Yes, it’s the same ship, same tidal wave and same topsy-turvy result.
But there are none of the same characters. No self-righteous minister. No obstinate cop. No Shelley Winters coddling her swimming medal.
“Poseidon” is a perfect example of the blockbuster mentality that deems people irrelevant. The movie would motor right along even if an entirely different set of individuals was onboard. How about an ocean liner filled with partying college students? Or a ship comprising solely circus performers? Wouldn’t matter.
Hollywood – especially during the summer season – is all about a simple concept. And in this case, that means delivering the money shot of a 150-foot rogue wave capsizing a cruise ship, revealing in lengthy detail the fate of faceless passengers and crew.
Audiences in Pakistan will react to it the same way as audiences in Pennsylvania. No need to complicate it with dialogue.
Admittedly, the studio’s decision is often justified. For one thing, that mega-dunking sequence doesn’t disappoint. The original film’s scale models seem quaint by comparison to the mighty digital manipulations utilized by “Poseidon.”
The other reason is that the conversations are so clunky in the opening act that to spend additional time learning about these individuals would have been even more irksome. (The whole film plays like boatloads of exposition were cut at the last minute in order to keep the running time to a minimum.)
Since “Poseidon” doesn’t really care about who its cardboard characters are, there’s no reason to spend any time with them, either. So here’s a quick cheat sheet:
¢ Kurt Russell: Former NYC mayor/firefighter
¢ Emmy Rossum: His daughter
¢ Mike Vogel: Her boyfriend
¢ Josh Lucas: Gambler/ex-Navy man
¢ Richard Dreyfuss: Gay businessman
¢ Mia Maesto: Latin girl
¢ Jacinda Barrett: Single mom
¢ Jimmy Bennett: The kid
The majority of the picture involves a group of survivors (led by Russell and Lucas) who wisely decide to try to escape the ship rather than rely on help to arrive. This forces them to climb to the top of the upside-down craft. The higher they go, the less exits there are.
Where “Poseidon” earns high marks is during the action sequences, which are really more like “tension” sequences. Director Wolfgang Peterson (“Troy”) choreographs all types of water-is-rising obstacles to hinder the troop. It’s easy to get caught up in these struggles since so many of them play on universal fears: drowning, burning, electrocution, becoming trapped in enclosed spaces.
One obstacle is conspicuously absent, however. This movie desperately needs a villain.

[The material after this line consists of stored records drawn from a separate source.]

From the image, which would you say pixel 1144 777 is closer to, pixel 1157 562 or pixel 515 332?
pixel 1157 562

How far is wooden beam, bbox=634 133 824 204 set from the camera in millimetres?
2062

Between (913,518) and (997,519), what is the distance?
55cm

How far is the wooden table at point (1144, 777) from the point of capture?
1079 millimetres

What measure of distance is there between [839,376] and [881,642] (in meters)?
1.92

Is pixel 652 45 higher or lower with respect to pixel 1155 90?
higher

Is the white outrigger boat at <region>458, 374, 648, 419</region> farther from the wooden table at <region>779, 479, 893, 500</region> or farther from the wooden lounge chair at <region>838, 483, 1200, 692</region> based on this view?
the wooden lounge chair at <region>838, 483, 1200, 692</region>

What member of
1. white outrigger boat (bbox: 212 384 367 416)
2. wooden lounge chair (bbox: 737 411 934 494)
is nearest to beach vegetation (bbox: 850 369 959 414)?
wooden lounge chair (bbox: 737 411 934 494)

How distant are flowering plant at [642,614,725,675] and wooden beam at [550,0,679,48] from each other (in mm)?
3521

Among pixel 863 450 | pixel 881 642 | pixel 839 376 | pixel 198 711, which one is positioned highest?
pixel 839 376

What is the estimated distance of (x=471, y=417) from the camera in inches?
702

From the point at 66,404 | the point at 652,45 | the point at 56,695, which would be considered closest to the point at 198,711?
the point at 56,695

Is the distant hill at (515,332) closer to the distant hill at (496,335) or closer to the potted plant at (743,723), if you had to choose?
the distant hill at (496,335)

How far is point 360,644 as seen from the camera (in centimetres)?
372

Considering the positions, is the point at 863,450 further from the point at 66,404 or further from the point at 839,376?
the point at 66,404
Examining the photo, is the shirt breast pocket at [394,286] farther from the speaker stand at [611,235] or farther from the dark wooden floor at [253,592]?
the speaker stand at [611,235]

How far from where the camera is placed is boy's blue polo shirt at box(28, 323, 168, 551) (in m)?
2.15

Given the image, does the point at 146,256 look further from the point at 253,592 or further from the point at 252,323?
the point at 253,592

Kevin Dillon is introduced as a sleazy drunk with a pencil-thin mustache, but he is more of a jerk than an evildoer – and he lasts for about five minutes once things get soggy. Otherwise, there is no internal menace to thwart the good guys, just a whole lot of man vs. nature.
Even “Deep Rising” had a sneaky bad guy.
It’s easy to forget that “The Poseidon Adventure” – as hokey as it comes across in retrospect – was a Christmas prestige release, not a summer blockbuster. It went on to earn eight Oscar nominations, winning for song and a special award for visual effects.
“Poseidon” displays no presumptions of being art. It’s just a well-coordinated time passer. It’s the cinematic equivalent of a Carnival Cruise.